Deputy minister calls for local materials to replace plastic and PET imports amid West Asia conflict disruptions, with incentives to support industry growth.
SHAH ALAM: Malaysia needs to strengthen the resilience of the recycling industry’s supply chain by utilising local materials as a source of raw materials to reduce dependence on plastic and polyethylene terephthalate (PET) imports, urged Deputy Investment, Trade and Industry Minister Sim Tze Tzin.
Sim said the West Asia conflict had affected the supply of raw materials and increased costs for local recycling companies, manufacturers, and factories that depend on imported plastics and PET.
“We can no longer rely on imported materials from abroad and need to boost productivity in the country.

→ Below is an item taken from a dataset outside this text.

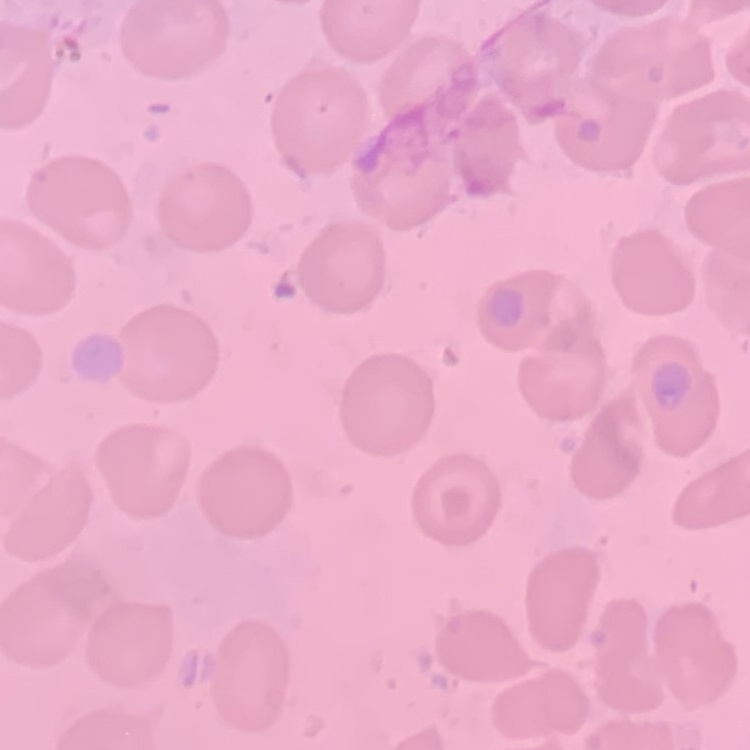
The red blood cells exhibit no rouleaux formation. Stained with either Field's or Giemsa. Thin blood smear. One tile cut from a larger photomicrograph.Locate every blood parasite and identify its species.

“Hence, this expo is very important for local recyclers and producers to collaborate,” he told reporters after the launch of the Malaysia Waste Management and Recycling Expo 2026 (MyWare) and Malaysia Logistics Warehouse Expo 2026 (MyLog) here today.
Also present at the event was Ministry of Housing and Local Government (KPKT) secretary-general Datuk Dr M Noor Azman Taib.
Sim said the country’s current recycling performance is approaching 40%, but the goal still has ample room for improvement through industry investment in modern facilities to boost productivity.
He said steps to optimise recycling waste are very critical, especially in landfill areas, which are always filled with recyclable materials.
He said that, as an initial step, the government has introduced the extended producer responsibility initiative since January 2026 under KPKT and the circular economy action plan, under which manufacturers whose products are not recycling-friendly will be charged a fee.
“Statistics show that about 40% of daily waste, or around 15,000 tonnes, is recyclable materials such as plastic, paper and metal.
“But every year about RM500 million worth of materials is dumped in landfills, even though these can be recycled to increase their value,” he said.
Sim said that, to support the transition, the Ministry of Investment, Trade and Industry (MITI) is now setting active targets to accelerate the industry’s progress through the New Incentive Framework.
He said MITI has replaced the one-size-fits-all policy with the National Investment Aspirations Scorecard (NIA), which effectively makes environmental, social and governance performance for business growth more enduring.
He said recycling-friendly companies are eligible for special tax rates ranging from zero to 15%, or investment tax allowances of up to 100% for qualifying capital expenditures.
“For those investing specifically in green infrastructure, the green investment tax allowance and green income tax exemption are still available, with the benefit of an allowance of up to 100% for green assets or a 70% tax exemption for green services.
“For local businesses that are ready to change but are concerned about capital, the Malaysian Industrial Finance Development Finance Bhd also provides financial assistance through the Sustainable Green Business Financing facility,” he said.